- Consigne a -
Recopiez à l'identique toutes les lignes de la liste d'images web légendées, sans reprendre les images dans votre réponse.

======== Texte fourni ========

Benga produit un 8-beat de grime classique avec sa Playstation 1.
Ces deux producteurs sont d’ailleurs les figures de proue de deux sous-genres dont personne n’a jamais entendu parlé : le grime et le dubstep, styles dont les sons de jeux vidéo font partie intégrante. Dans son livre Mediapolis: popular culture and the city, Alex de Jong explique que « le grime montre bien que les bruits clichés de jeux vidéo ou de sonnerie de téléphone cellulaire font autant partie des sons de la ville que les cris de mouettes ou le grondement des voitures et du métro ». C’est une réinterprétation urbaine de la musique concrète, en quelque sorte. Le grime est tellement inspiré des jeux vidéo, en fait, que quelqu’un s’est récemment rendu compte que la « première » chanson grime faisait partie de la bande-son d’un jeu vidéo de Wolverine, composé par le producteur de jungle Dylan Beale.
Au Japon, où être gamer est un mode de vie plutôt qu’un simple hobby, des compositeurs comme Richard Jacques et Soichi Terada, qui se sont surtout fait connaître grâce à leurs contributions à des bandes-sons de jeux, sont aujourd’hui des célébrités à part entière. Le kawaii beat et le vaporwave, deux styles d’électro-pop new wave inspirés par des jeux vidéo japonais ont vu le jour au début des années 2010 et gagnent en notoriété partout dans le monde, surtout en Amérique du Sud. En témoignent les succès d’artistes comme Future Girlfriend, originaire du Paraguay, et Macross 82-99, un mexicain aujourd’hui installé au Japon.
Aux États-Unis, les rappeurs s’en donnent à cœur joie, et samplent souvent des jeux d’arcades rétro, comme l’a fait Kanye West avec sa chanson Facts, où il sample Street Fighter 2.
La connexion entre musique de jeux et musique électronique est facile à faire. Mais la musique de jeux s’immisce aussi dans d’autres genres. Partout dans le monde, des orchestres présentent des adaptations symphoniques de musiques de jeux vidéo. Les plus connus sont sûrement le Video Game Orchestra de Boston et le London Philharmonic Orchestra, qui interprètent des chansons de jeux allant d’ Angry Birds à Call of Duty, en passant par Zelda. Au Québec, plusieurs Montréalais font partie de Distant Worlds, une production de concerts construits autour de la musique de Final Fantasy, qui a récemment joué à guichets fermés à la Place des Arts.

========

- Consigne b -
Les affirmations suivantes concordent-elles avec le texte sur la musique de jeux vidéo ? Pour chacune, répondez par oui ou par non et citez mot pour mot le passage qui tranche.
(i) Dans sa chanson Facts, Kanye West sample Street Fighter 2.
(ii) Future Girlfriend est originaire du Mexique.
(iii) Distant Worlds est une production de concerts construits autour de la musique de Zelda.

======== Extraits de données ========

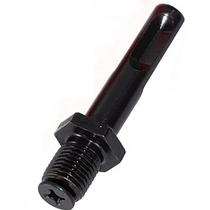 Adaptador 1/2 polegadas encaixe mandril sds plus 703569 MTX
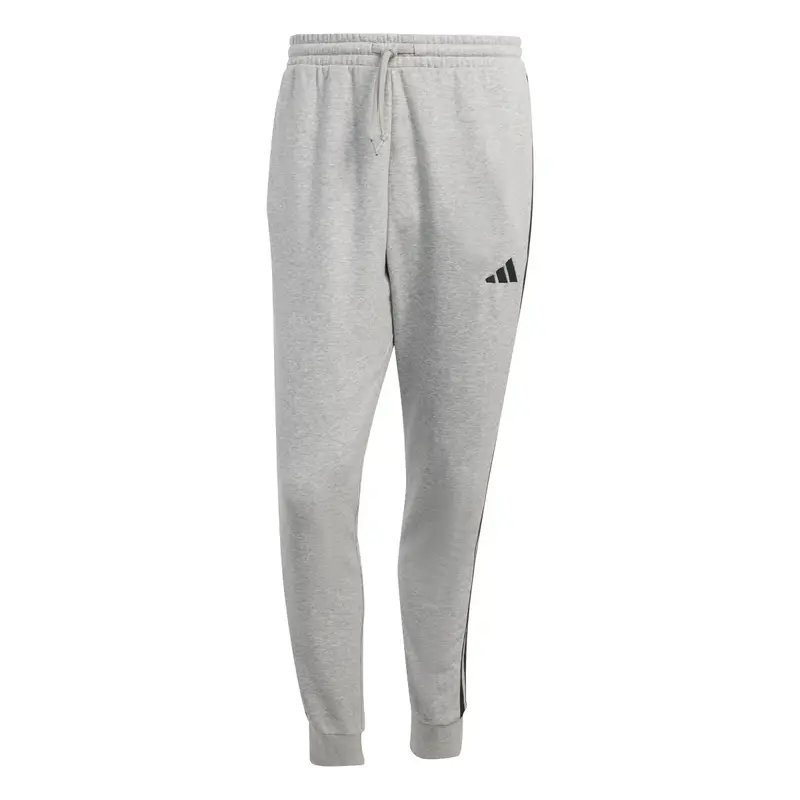 Pantaloni sportivi adidas Essentials 3-Stripes Gris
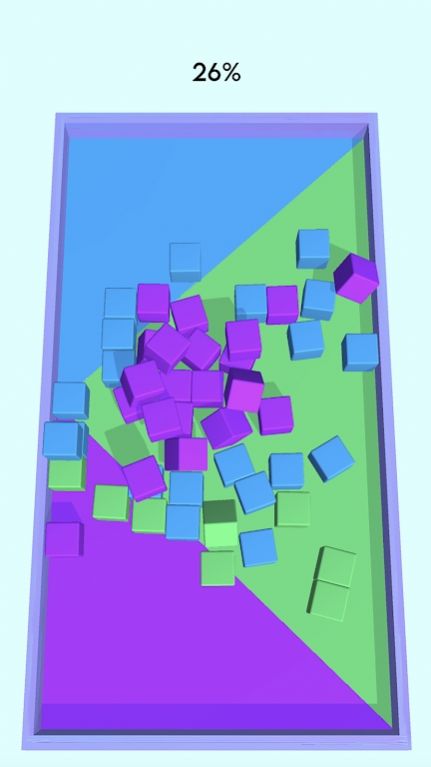 像素合并游戏最新安卓版  v0.0.1图1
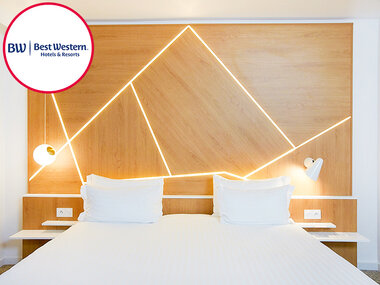 2 jours en hôtel de charme 4* à Meudon-la-Forêt avec accès illimité au sauna et dîner 2 plats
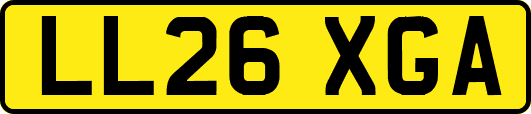 LL26XGA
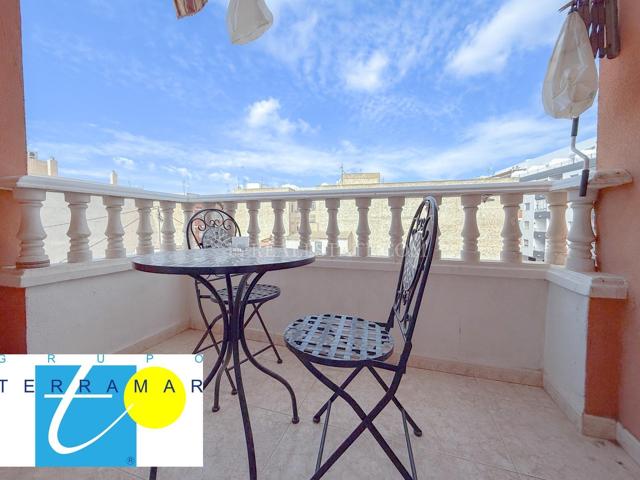 FABULOSO APARTAMENTO EN EL CENTRO DE TORREVIEJA, IDEAL PARA VIVIR TODO EL AÑO photo 0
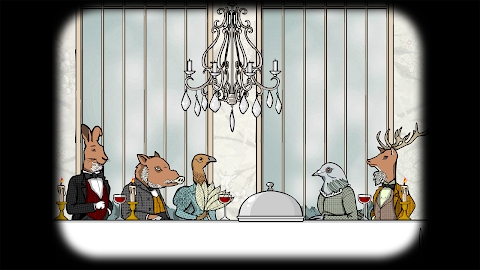 Rusty Lake Hotel Mod Apk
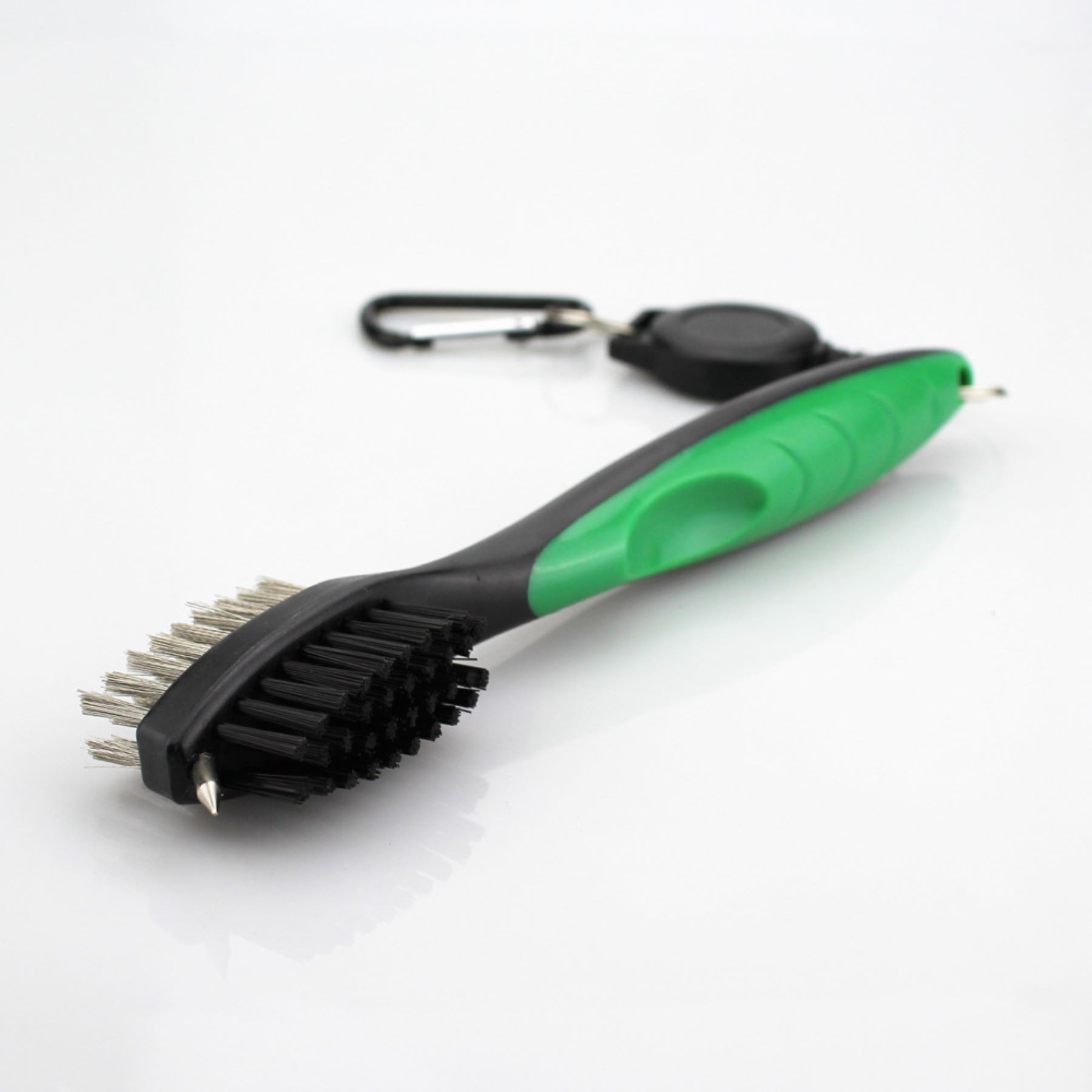 Golf Club Brush And Club Groove Cleaner 7
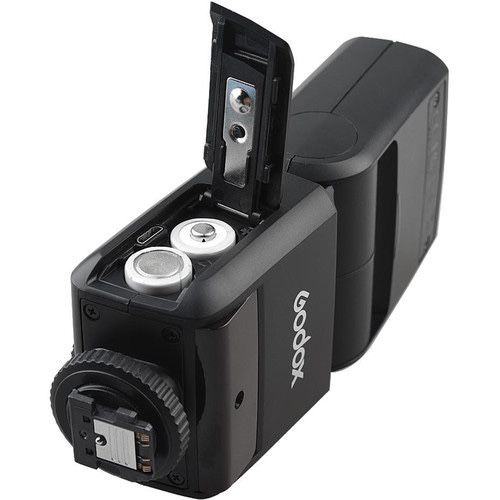Фотовспышка Godox ThinkLite TT350S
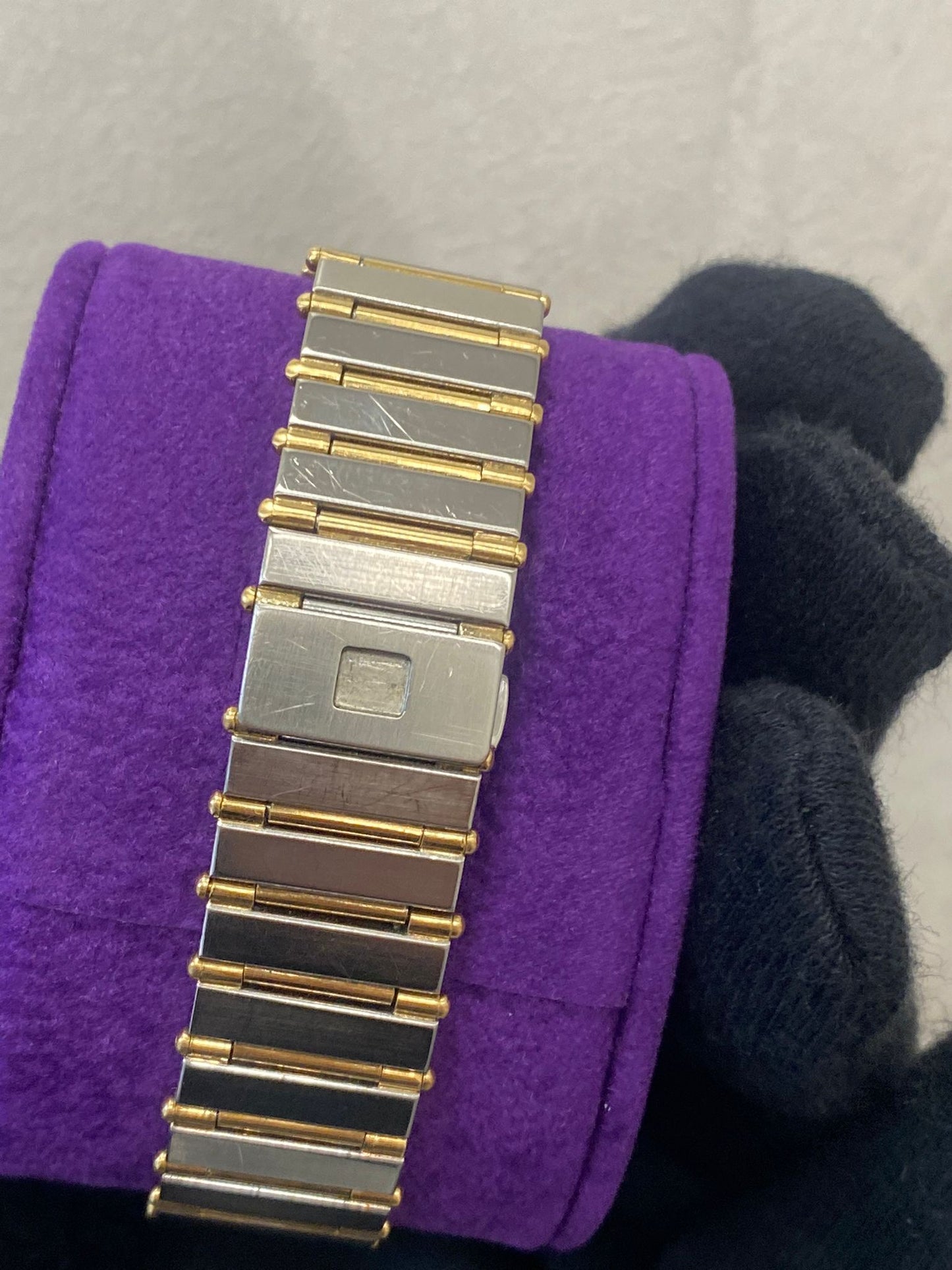 OMEGA Constellation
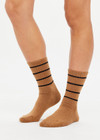 VADELLA 2 PACK SOCK - MULTI [USA125001]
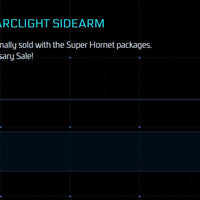 Model II Arclight Pistol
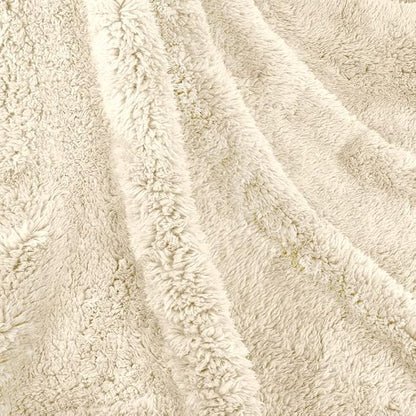 PetAmi Fluffy Waterproof Dog Blanket - Image 8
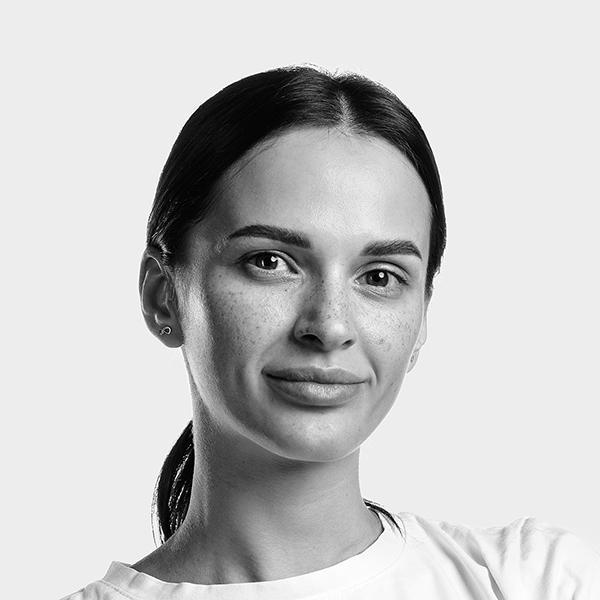 Profile picture for user Перковська-Перлова Катерина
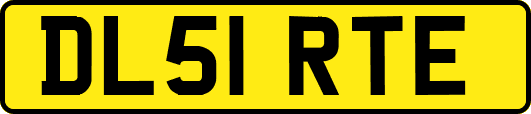 DL51RTE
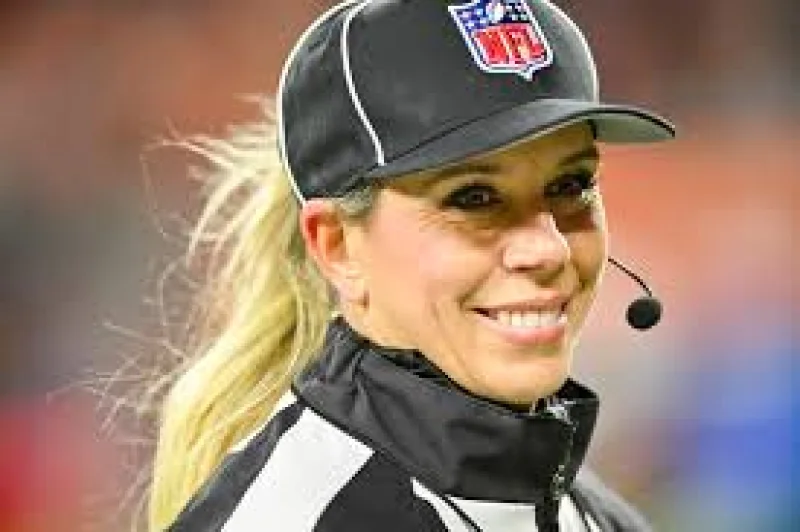Sarah Thomas
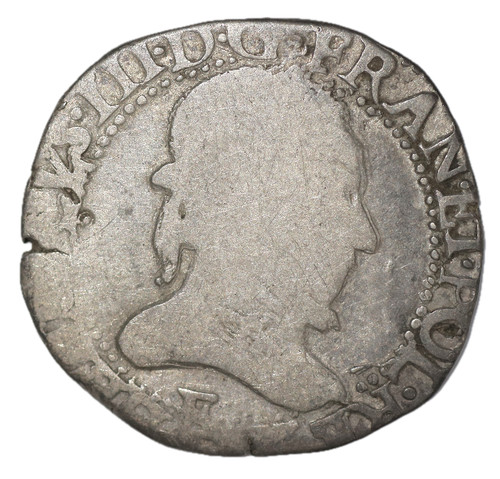 France henri iii - france,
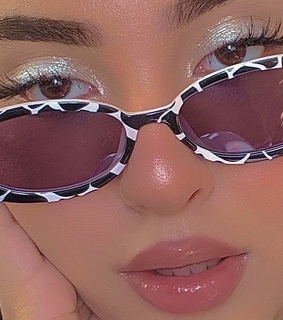 cyber, trendy and site model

========

- Solution a -
 Adaptador 1/2 polegadas encaixe mandril sds plus 703569 MTX
 Pantaloni sportivi adidas Essentials 3-Stripes Gris
 像素合并游戏最新安卓版  v0.0.1图1
 2 jours en hôtel de charme 4* à Meudon-la-Forêt avec accès illimité au sauna et dîner 2 plats
 LL26XGA
 FABULOSO APARTAMENTO EN EL CENTRO DE TORREVIEJA, IDEAL PARA VIVIR TODO EL AÑO photo 0
 Rusty Lake Hotel Mod Apk
 Golf Club Brush And Club Groove Cleaner 7
Фотовспышка Godox ThinkLite TT350S
 OMEGA Constellation
 VADELLA 2 PACK SOCK - MULTI [USA125001]
 Model II Arclight Pistol
 PetAmi Fluffy Waterproof Dog Blanket - Image 8
 Profile picture for user Перковська-Перлова Катерина
 DL51RTE
Sarah Thomas
 France henri iii - france,
 cyber, trendy and site model

- Solution b -
(i) Oui : « comme l’a fait Kanye West avec sa chanson Facts, où il sample Street Fighter 2 ».
(ii) Non : « Future Girlfriend, originaire du Paraguay ».
(iii) Non : « une production de concerts construits autour de la musique de Final Fantasy ».